▶ [EXERCISE OBJECTIVE] Please answer from the writing journey post: what was the first thing the writer wrote to completion, apart from their own name at age four?

▶ [STUDY TEXT]
§ §
Tuesday, December 10, 2013

Writing Journey

The Journey

We all have a journey. We have journeys that take us to physical places, mental places or emotional places. We have family journeys, school journeys, reading, artistic or what-not journeys. I have a writing journey. I struggled to learn to read and write because I'm a bit dyslexic. I always put extra letters into words or made my letters backwards as a child. I've had to memorize every word I've ever learned to spell because it doesn't make sense to me why things are done the way they are, and language rules never seem to help! Anyway, I started with poetry. Poetry began when I was a kid, and progressed until shortly after high school. Now college is over and I write novels... maybe the occasional short story. 

The first thing I ever wrote to completion (other than my own name as a 4-year-old) was a poem. I remember it quite vividly. I was sitting on the ugly 1980's brown carpet in my bedroom and playing with a crayon and a piece of paper. I drew a little picture of a boat and thought it was a pretty nifty boat. Then my mind started wandering to what boats did and where they went and who was carried off by them. I felt a sting of inspiration and started writing about an experience I had never had. My parents found it and loved it, right down to the spelling errors. What did I write? I don't have the original anymore, but it was something like this.

The water is blue and green 
The boat is big and brown
It carries away the fisherman
to where they can't be found
The bell tolls as they leave
Their children wave goodbye
The anchor lifts from sand and
they sail past the sky.

I know, right? Does the poem really mean anything? Is it great? Is it grand? It is to a kid. I thought I was hot shit. I thought I had an original idea and that I was expressing myself in a creative way. It was just the beginning. As I grew up, I kept writing poetry to express simple emotions I couldn't verbalize in other ways, as well as to work through issues of little-growing-up-me. I lost my father at a young age, found myself thrown into the mix of a (wonderful, wonderful) blended family, and trying to figure out what direction my life would take. Poetry was an outlet and I shouted it from the mountaintops. I built my own website dedicated to poetry (Yes it still exists and NO I will not post the embarrassing URL) in High School and published in the school newspaper and magazine. 

There were a lot of unfortunate street people on a major shopping street where I grew up. Nearby to a university, the very desperate of society would panhandle for spare change. It made a profound punch at my view of the world and I was sad every time I saw someone down and out. My favorite "guy" always stood in the same place, wearing the same clothes, holding the same battered styrofoam cup. It didn't matter if it was the middle of winter or the high heat of summer, he was always dressed from head to toe in heavy clothing, complete with a ragged scarf. I always gave him my change because he was always there and I always looked for him. One day he wasn't there anymore. I wondered what had happened to him. I really hope he moved on and found something better in life, but I wrote the following, fearing the worst.
§ §
▶ [DATA EXCERPTS]

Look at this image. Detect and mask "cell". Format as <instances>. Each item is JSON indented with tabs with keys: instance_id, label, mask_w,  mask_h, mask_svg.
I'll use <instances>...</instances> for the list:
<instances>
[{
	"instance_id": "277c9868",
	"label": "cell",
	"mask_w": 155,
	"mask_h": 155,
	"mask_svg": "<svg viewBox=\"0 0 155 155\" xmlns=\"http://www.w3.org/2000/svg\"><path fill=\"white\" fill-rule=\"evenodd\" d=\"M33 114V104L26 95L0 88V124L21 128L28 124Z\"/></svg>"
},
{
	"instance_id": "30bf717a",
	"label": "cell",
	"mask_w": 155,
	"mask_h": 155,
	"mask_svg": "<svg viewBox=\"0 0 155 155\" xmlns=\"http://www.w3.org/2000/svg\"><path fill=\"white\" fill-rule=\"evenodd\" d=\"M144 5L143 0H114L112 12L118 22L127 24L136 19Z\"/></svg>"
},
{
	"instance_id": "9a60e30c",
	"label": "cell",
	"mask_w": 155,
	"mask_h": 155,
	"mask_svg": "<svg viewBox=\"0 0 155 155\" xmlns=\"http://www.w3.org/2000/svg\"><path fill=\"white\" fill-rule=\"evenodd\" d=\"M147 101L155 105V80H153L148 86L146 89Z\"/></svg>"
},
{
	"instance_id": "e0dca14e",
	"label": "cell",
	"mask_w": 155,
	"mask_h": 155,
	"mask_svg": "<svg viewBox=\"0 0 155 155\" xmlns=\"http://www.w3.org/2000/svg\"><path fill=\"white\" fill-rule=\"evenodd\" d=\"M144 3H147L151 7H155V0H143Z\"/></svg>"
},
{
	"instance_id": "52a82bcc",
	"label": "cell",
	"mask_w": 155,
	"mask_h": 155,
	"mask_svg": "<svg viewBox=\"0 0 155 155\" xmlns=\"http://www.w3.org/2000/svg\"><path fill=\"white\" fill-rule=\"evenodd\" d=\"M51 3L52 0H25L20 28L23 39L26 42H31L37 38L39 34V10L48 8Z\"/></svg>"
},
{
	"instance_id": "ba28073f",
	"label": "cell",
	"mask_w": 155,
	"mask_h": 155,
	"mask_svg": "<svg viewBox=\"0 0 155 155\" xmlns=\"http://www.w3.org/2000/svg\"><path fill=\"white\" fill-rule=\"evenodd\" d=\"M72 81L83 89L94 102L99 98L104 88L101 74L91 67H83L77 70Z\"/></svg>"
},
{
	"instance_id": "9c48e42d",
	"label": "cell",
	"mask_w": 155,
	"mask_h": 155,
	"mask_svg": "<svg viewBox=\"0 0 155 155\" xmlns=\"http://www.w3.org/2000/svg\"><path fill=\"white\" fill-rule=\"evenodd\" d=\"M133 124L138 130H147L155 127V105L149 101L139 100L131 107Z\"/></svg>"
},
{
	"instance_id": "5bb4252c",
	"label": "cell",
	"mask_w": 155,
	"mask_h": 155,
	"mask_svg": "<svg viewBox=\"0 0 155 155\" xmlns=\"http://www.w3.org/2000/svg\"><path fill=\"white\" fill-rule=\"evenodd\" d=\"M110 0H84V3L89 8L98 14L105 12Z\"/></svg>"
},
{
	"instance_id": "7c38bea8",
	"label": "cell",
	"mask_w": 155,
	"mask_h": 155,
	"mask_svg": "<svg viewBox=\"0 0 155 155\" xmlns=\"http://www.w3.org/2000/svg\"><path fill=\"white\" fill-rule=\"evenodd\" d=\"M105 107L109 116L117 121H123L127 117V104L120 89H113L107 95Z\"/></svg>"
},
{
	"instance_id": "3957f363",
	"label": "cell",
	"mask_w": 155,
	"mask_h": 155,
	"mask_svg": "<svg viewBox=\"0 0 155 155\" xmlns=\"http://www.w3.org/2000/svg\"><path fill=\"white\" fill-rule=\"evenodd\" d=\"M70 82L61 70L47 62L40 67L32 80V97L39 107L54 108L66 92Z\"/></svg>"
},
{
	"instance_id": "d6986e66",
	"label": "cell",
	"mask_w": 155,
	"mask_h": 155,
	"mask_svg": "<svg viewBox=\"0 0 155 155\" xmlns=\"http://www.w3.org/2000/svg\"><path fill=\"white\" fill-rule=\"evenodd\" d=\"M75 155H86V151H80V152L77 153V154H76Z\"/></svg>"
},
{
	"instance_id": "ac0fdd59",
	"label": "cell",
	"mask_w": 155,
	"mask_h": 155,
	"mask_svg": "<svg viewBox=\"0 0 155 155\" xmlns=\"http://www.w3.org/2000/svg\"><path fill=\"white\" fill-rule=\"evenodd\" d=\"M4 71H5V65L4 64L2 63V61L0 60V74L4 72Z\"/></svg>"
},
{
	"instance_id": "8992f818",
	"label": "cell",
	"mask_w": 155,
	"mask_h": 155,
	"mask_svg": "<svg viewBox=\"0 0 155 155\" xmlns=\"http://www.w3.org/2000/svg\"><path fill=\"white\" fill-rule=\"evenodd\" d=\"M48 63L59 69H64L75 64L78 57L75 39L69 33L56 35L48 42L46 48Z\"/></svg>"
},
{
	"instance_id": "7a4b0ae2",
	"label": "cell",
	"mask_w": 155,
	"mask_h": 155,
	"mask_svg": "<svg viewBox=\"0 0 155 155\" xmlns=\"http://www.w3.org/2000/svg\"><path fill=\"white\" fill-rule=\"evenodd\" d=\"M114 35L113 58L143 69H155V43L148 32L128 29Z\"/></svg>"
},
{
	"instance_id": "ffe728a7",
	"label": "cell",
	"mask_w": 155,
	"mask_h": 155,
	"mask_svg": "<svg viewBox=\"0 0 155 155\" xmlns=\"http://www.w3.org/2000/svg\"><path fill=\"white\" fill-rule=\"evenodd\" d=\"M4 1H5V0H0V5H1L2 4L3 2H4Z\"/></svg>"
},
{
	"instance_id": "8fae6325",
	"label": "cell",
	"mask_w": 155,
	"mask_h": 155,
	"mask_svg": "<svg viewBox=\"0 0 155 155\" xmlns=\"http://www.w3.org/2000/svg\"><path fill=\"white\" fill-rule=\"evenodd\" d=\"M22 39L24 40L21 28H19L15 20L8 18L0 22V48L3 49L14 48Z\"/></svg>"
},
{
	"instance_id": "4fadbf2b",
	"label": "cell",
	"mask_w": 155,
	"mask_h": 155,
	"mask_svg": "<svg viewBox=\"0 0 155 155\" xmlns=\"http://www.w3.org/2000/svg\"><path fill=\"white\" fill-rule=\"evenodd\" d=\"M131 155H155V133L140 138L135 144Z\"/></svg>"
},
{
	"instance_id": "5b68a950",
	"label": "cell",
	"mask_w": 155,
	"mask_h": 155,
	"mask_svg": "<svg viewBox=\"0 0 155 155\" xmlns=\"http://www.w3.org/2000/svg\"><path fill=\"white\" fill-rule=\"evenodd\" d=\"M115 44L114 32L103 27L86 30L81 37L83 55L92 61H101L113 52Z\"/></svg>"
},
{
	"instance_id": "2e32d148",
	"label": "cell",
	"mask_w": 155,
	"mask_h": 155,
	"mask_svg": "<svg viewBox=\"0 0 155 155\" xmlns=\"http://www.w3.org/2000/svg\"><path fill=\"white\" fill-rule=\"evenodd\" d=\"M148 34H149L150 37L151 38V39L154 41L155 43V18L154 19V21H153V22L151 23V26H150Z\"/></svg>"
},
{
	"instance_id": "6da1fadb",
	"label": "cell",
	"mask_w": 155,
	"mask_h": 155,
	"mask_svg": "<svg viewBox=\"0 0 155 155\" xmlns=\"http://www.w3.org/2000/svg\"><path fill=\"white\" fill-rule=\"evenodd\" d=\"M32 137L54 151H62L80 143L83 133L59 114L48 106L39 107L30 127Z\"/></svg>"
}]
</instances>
§ §
▶ [ANSWER AREA] A poem.